Petit mot de l'auteure : ce texte a été écrit pour la roulette, il fallait faire qlq chose sur Debbie et Rajesh. L'occasion de parler un peu de ce fléau : les préjugés et le racisme
Personnages : Debbie, Howard & Rajesh
Debbie Wolovitz n'aimait pas les indiens. Ils étaient sales, avaient de mauvaises habitudes, étaient indignes de confiance – car, comme tout le monde le savait, ils étaient tous vraiment pauvres et donc tous prêts à vous sauter dessus à la moindre occasion pour vous extorquer jusqu'à votre dernier centime. En plus, ils avaient des dieux étranges et effrayants, ce qui était bien à l'image de leur peuple.
À chaque fois qu'elle tenait ce discours, Howard levait les yeux au ciel.
- Maman, dois-je te rappeler que toute notre famille a été assassinée parce que des gens ont dit la même chose sur notre peuple ?

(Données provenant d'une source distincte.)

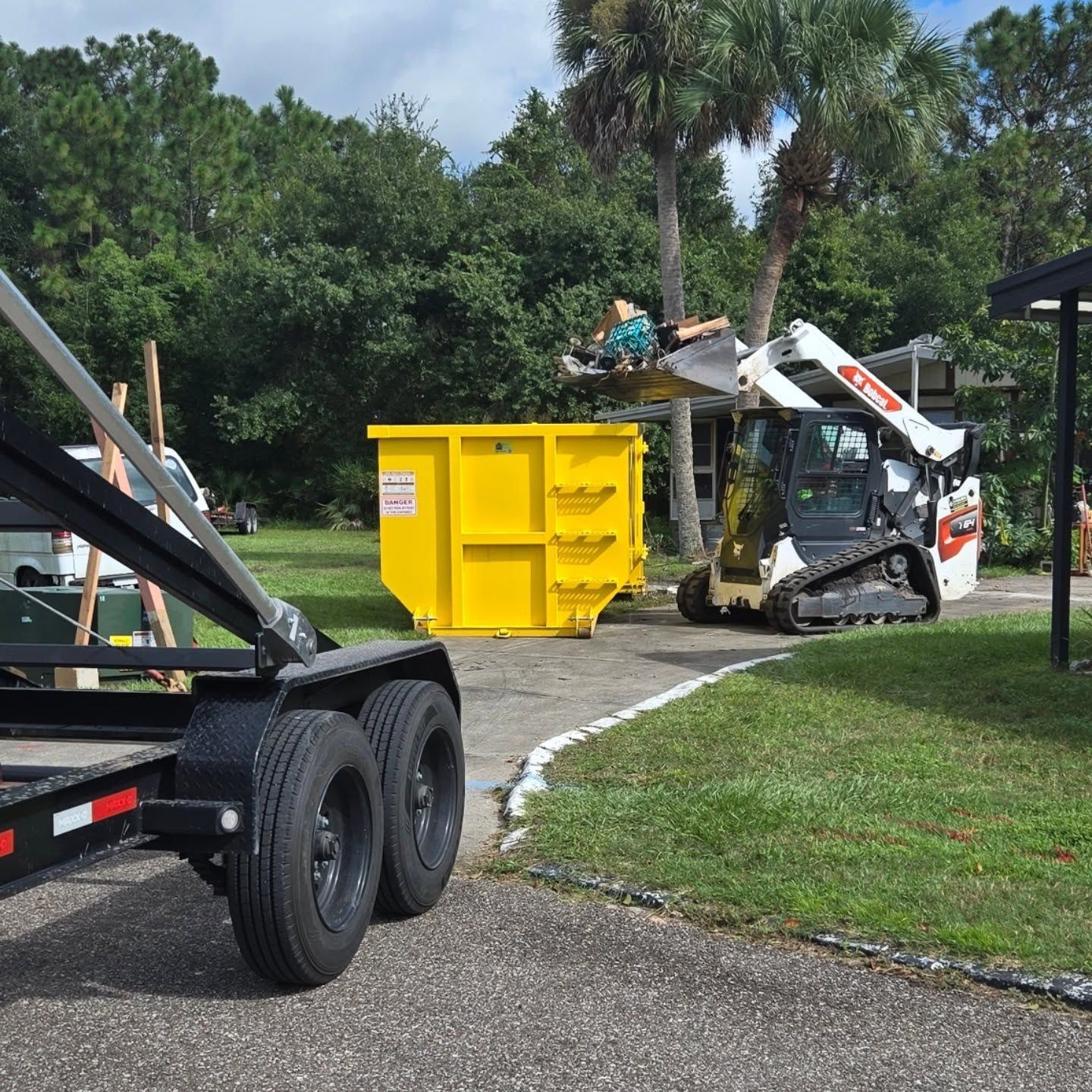 20-yard dumpster on Orlando driveway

- Ce n'est pas comparable ! ripostait-elle inlassablement. Les clichés sur les juifs étaient injustifiés et montés de toutes pièces. Là, je ne fais que dire la vérité.

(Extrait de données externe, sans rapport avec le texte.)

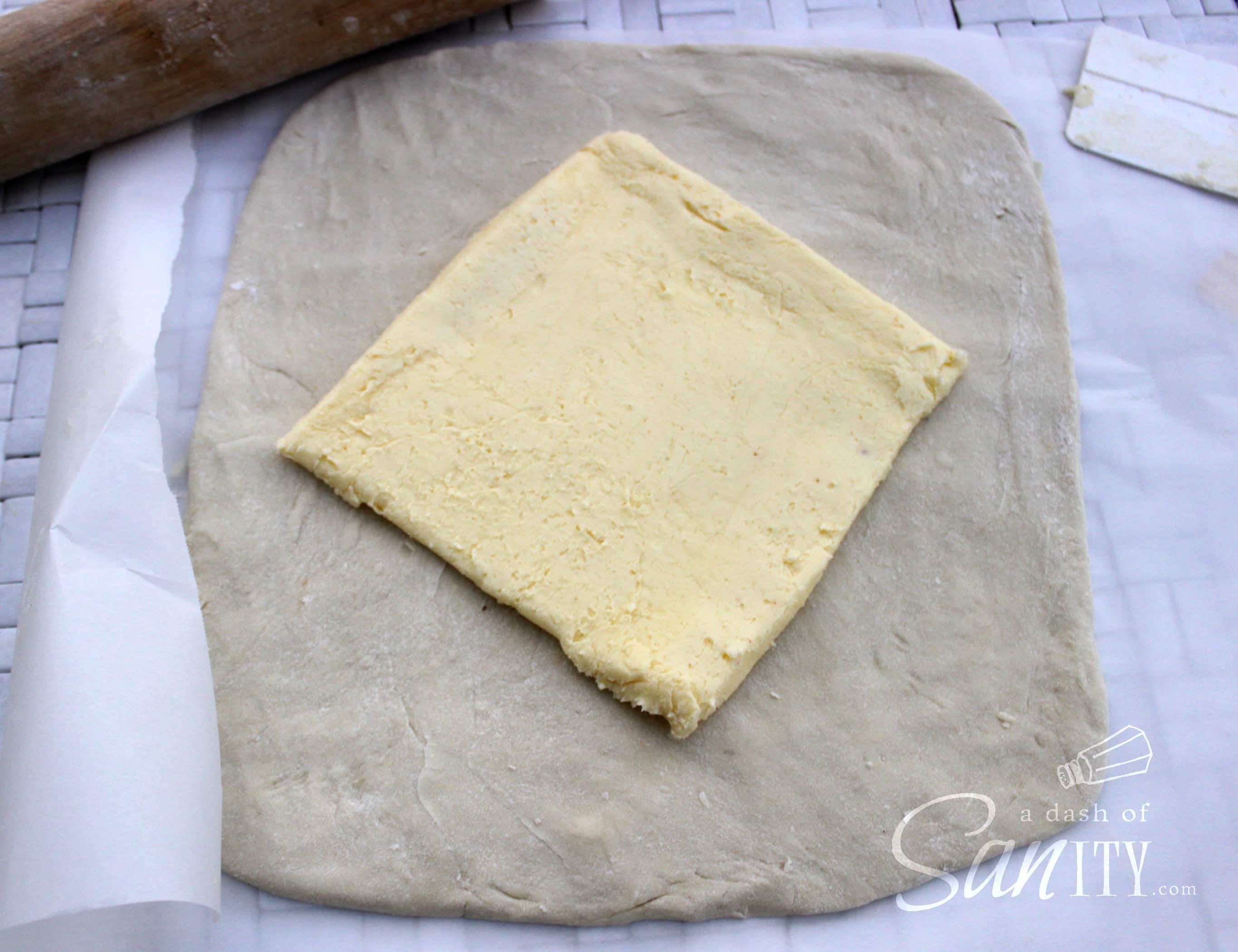 These Chocolate Croissants are light, flaky, buttery croissants with a deliciously rich dark chocolate center. A perfect treat for any chocolate lover. croissant dough rolled into a rectangle with a square sheet of butter on top, on parchment paper with a wooden rolling pin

- Ah, vraiment ? Et comment tu sais que c'est ça, la vérité ?
Le problème, c'est qu'elle ne savait jamais comment répondre à cette question. Elle le savait, c'était tout, comment c'était autre chose. Cette réponse, évidemment, ne convainquait pas vraiment son fils. Néanmoins, Debbie n'y accordait pas vraiment d'importance ; si Howard voulait jouer au bon samaritain défenseur de ces pauvres indiens, soit. Elle, elle savait de quoi il en retournait.

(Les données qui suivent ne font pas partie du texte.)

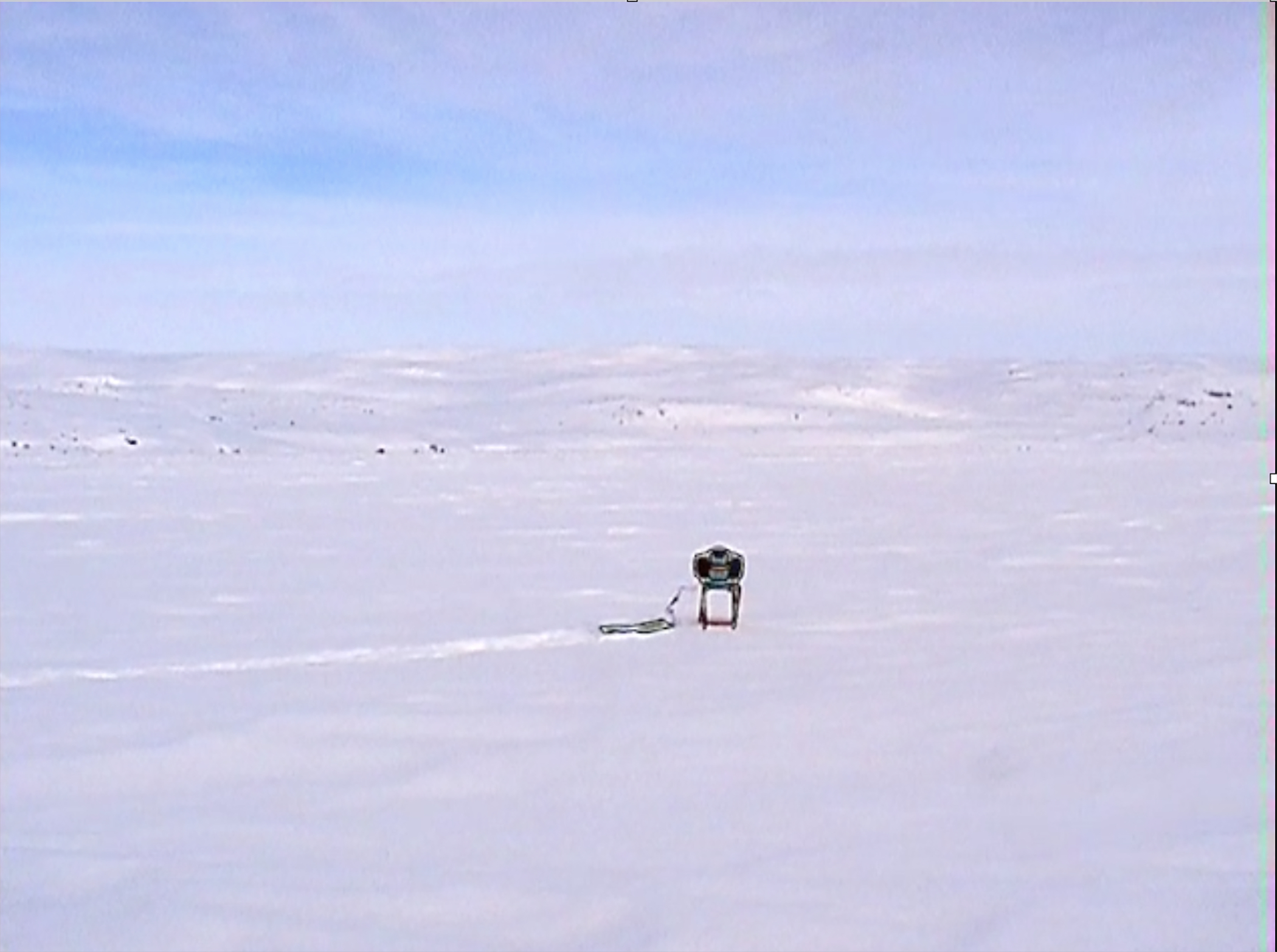 Barren winter landscape with blue sky horizon and a small robotic structure in the center of the image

Dire qu'elle ne fut pas ravie quand il en ramena un jour chez eux fut donc un euphémisme. Quand elle le vit apparaître, avec son teint hâlé et son accent à couper au couteau, elle faillit lui refuser d'entrer. Elle se contint toutefois ; c'était la première fois que Howard invitait quelqu'un chez eux. Il n'avait jamais vraiment réussi à se faire des amis à l'école. Quant aux collègues de travail, ils n'étaient pas mieux. Howard n'en parlait jamais à la maison, mais Debbie pouvait aisément deviner que peu d'adultes étaient intéressés par les films et jeux qui passionnaient son fils. Sans compter qu'ils devaient sûrement faire preuve d'un peu plus de maturité concernant les relations amoureuses. Debbie avait beau adorer son garçon, elle n'était pas moins consciente de certaines de ses lacunes comportementales. Que Howard se lie donc avec quelqu'un au point de lui amener c'était... inespéré.
Elle tâcha donc de faire bonne figure et laissa entrer l'indien chez elle.
Là, comme elle était tout de même civilisée – contrairement à certains, se retint-elle de persifler – elle se montra polie avec ce Rajesh. Où est-ce qu'il était né ? Que faisaient ses parents ? Qu'étudiait-il ? Autant de questions qu'elle lança histoire de dire, s'attendant à des réponses qui puaient la médiocrité et la misère.
Elle fut bien étonnée de constater qu'il n'en était rien.
Rajesh venait d'une bonne famille. Il avait reçu une éducation complète, avait un projet d'avenir solide et réfléchit. Dans ses réponses, elle pouvait déceler son intelligence, sa capacité de réflexion, mais aussi un certain humour. Sa conversation était agréable, ses manières polies.
Ainsi, quand le moment de repartir se présenta, elle lui fit un grand sourire.
- Reviens quand tu veux, lui dit-elle.
Elle fut la première surprise de constater qu'elle était sincère.
Ce fut à cet instant qu'elle réalisa que Howard avait toujours eu raison. Elle avait jugée Rajesh et tous les siens avant même de le connaître. Elle avait été bondée de clichés qui n'étaient fondés que sur des biais racistes, créés de toutes pièces par des hommes qui voulaient alimenter la haine. Autant de préjugés dont avait été victime sa propre famille dans le temps. Et toutes ces années, au lieu d'honorer la mémoire des siens en formant un monde plus juste, elle avait appliqué les mêmes schémas de pensée que ses oppresseurs. Un sentiment de honte l'étouffa alors. Néanmoins, elle tâcha de se reprendre. Le passé était passé. Seul comptait maintenant le futur, un futur qu'elle comptait bien remplir de tolérance.